China’s factories work 24/7 to build medical ventilators for Milan, New York amid spreading global Covid-19 pandemic
- As the global death toll from the coronavirus crosses 15,000, doctors from Milan to New York are desperately seeking ventilators
- In severe cases, the availability of a ventilator can determine if a Covid-19 patient lives or dies

About a 40-minute drive to the east of China’s capital, Beijing Aeonmed has been working around the clock since January 20.
After meeting the country’s needs two weeks ago, its factory lines have been working flat out on orders from overseas for its life-saving ventilators. With three shifts and even research and development staff working the production line, the company’s machines have been going non-stop.
“There’s literally no country in the world that doesn’t want to buy a ventilator from China right now.” said Li Kai, director of Beijing Aeonmed, “We have tens of thousands of orders waiting. The issue is how fast we can make them.”
As the global death toll from the coronavirus crosses 15,000, doctors from Milan to New York are desperately seeking ventilators. In severe cases, the availability of a ventilator that can help a Covid-19 patient breathe can determine if he or she lives or dies. Late last week, New York Governor Andrew Cuomo said the state, which has about 5,000 to 6,000 ventilators, might need 30,000 of them.

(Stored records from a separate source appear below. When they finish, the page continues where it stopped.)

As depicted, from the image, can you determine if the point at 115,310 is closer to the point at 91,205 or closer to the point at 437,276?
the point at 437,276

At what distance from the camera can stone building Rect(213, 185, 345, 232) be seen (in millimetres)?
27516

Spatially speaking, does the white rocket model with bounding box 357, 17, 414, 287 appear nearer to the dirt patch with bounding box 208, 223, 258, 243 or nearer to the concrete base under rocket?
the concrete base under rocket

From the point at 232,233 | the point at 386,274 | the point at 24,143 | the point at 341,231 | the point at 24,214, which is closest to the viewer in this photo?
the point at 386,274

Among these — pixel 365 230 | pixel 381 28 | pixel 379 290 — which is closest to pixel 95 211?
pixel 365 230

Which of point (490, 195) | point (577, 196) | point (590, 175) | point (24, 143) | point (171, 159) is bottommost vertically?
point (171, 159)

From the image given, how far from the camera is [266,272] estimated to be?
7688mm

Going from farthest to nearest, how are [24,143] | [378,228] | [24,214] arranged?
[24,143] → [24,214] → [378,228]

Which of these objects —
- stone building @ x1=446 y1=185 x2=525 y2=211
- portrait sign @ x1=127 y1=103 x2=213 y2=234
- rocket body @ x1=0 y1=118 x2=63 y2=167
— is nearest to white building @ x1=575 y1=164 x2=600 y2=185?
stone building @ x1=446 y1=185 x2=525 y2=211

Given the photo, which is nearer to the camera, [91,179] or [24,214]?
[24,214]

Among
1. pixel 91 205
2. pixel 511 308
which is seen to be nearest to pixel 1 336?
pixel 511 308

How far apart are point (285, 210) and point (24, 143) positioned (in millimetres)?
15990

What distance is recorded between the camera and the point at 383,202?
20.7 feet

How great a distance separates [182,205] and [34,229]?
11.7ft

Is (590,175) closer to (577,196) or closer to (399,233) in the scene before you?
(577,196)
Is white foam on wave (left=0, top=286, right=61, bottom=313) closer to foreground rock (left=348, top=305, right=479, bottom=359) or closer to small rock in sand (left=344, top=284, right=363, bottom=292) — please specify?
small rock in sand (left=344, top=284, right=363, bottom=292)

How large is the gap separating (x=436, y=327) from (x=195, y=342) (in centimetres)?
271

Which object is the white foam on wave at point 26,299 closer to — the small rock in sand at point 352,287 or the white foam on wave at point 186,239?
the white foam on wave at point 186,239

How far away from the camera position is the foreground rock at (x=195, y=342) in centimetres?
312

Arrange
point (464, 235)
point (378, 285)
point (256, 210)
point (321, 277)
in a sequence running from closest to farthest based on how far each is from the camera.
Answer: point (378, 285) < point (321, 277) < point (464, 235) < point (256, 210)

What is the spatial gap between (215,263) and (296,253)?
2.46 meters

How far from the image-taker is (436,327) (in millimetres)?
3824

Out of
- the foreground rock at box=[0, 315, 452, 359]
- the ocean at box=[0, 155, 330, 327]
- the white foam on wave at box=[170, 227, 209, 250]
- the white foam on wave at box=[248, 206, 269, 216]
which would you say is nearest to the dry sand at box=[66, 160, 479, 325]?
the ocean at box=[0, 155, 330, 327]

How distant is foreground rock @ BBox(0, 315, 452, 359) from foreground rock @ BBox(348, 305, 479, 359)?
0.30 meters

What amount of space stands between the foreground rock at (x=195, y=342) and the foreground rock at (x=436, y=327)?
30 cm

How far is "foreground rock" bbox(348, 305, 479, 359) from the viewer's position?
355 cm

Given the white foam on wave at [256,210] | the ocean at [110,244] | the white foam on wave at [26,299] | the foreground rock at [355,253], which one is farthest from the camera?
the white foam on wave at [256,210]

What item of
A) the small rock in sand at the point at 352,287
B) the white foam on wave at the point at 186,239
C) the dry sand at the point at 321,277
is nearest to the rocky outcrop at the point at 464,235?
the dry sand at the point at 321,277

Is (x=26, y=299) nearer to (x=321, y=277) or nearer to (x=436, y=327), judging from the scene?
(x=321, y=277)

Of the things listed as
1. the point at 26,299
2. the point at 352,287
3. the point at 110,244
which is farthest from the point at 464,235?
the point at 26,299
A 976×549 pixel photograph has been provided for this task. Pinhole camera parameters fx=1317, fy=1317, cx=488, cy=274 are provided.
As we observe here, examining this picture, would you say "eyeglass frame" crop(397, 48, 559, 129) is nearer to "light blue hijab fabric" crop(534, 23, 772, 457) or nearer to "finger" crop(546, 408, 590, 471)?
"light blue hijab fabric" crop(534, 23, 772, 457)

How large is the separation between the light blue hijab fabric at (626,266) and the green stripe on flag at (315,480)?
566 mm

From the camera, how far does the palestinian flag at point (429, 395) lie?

“It’s ventilators, ventilators, ventilators,” Cuomo told reporters. “That is the greatest need.” The state “has people in China shopping for ventilators,” he said.
Overall in the US, the Society of Critical Care Medicine estimates that 960,000 patients would need ventilator support due to Covid-19, but the nation only has about 200,000 such machines. In Italy, the country with the most number of fatalities from the pandemic, a severe ventilator shortage has forced doctors to triage patients.